## WRITTEN INSTRUCTION
Could you retype all of the records below word for word, leaving the pictures out of your answer?

----- RECORDS FOR THIS EXERCISE -----

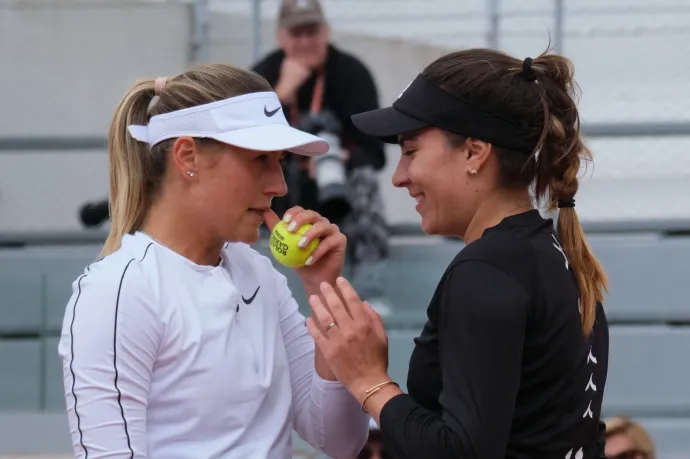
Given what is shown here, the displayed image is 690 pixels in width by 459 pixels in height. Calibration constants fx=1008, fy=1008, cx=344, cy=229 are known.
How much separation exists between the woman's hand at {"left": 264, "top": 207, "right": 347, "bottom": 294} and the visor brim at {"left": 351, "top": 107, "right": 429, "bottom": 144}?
226 mm

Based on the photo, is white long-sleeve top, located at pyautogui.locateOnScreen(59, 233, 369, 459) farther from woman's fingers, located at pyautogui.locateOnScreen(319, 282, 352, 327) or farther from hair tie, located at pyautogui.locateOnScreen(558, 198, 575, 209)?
hair tie, located at pyautogui.locateOnScreen(558, 198, 575, 209)

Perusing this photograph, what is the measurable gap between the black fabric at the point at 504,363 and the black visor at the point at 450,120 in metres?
0.15

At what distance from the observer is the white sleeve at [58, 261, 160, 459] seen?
66.8 inches

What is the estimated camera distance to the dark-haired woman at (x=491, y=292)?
1.62 metres

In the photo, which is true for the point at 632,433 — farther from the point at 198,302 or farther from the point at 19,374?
the point at 19,374

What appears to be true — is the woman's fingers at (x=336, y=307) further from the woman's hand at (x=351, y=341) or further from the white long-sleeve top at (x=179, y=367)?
the white long-sleeve top at (x=179, y=367)

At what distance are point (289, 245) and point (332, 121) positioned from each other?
2.51 meters

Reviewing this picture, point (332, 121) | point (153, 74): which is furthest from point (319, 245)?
point (153, 74)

-----

## RESULT
Given what is shown here, the displayed image is 690 pixels in width by 459 pixels in height. Calibration constants fx=1008, fy=1008, cx=344, cy=229 are known.
How much separation exists between the woman's hand at {"left": 264, "top": 207, "right": 347, "bottom": 294} and the visor brim at {"left": 351, "top": 107, "right": 429, "bottom": 144}?
226 mm

Based on the photo, is white long-sleeve top, located at pyautogui.locateOnScreen(59, 233, 369, 459) farther from woman's fingers, located at pyautogui.locateOnScreen(319, 282, 352, 327) or farther from hair tie, located at pyautogui.locateOnScreen(558, 198, 575, 209)?
hair tie, located at pyautogui.locateOnScreen(558, 198, 575, 209)

Perusing this photograph, what is the measurable gap between the black fabric at the point at 504,363 and the black visor at the point at 450,120 in metres?
0.15

At what distance from the observer is the white sleeve at [58, 261, 160, 459] seen?
66.8 inches

What is the estimated camera distance to the dark-haired woman at (x=491, y=292)?
1.62 metres

In the photo, which is true for the point at 632,433 — farther from the point at 198,302 or farther from the point at 19,374?
the point at 19,374

What appears to be true — is the woman's fingers at (x=336, y=307) further from the woman's hand at (x=351, y=341) or further from the white long-sleeve top at (x=179, y=367)?
the white long-sleeve top at (x=179, y=367)

At what distance are point (289, 245) and point (332, 121) positioned from each other?
2.51 meters

Reviewing this picture, point (332, 121) | point (153, 74): which is furthest from point (319, 245)?
point (153, 74)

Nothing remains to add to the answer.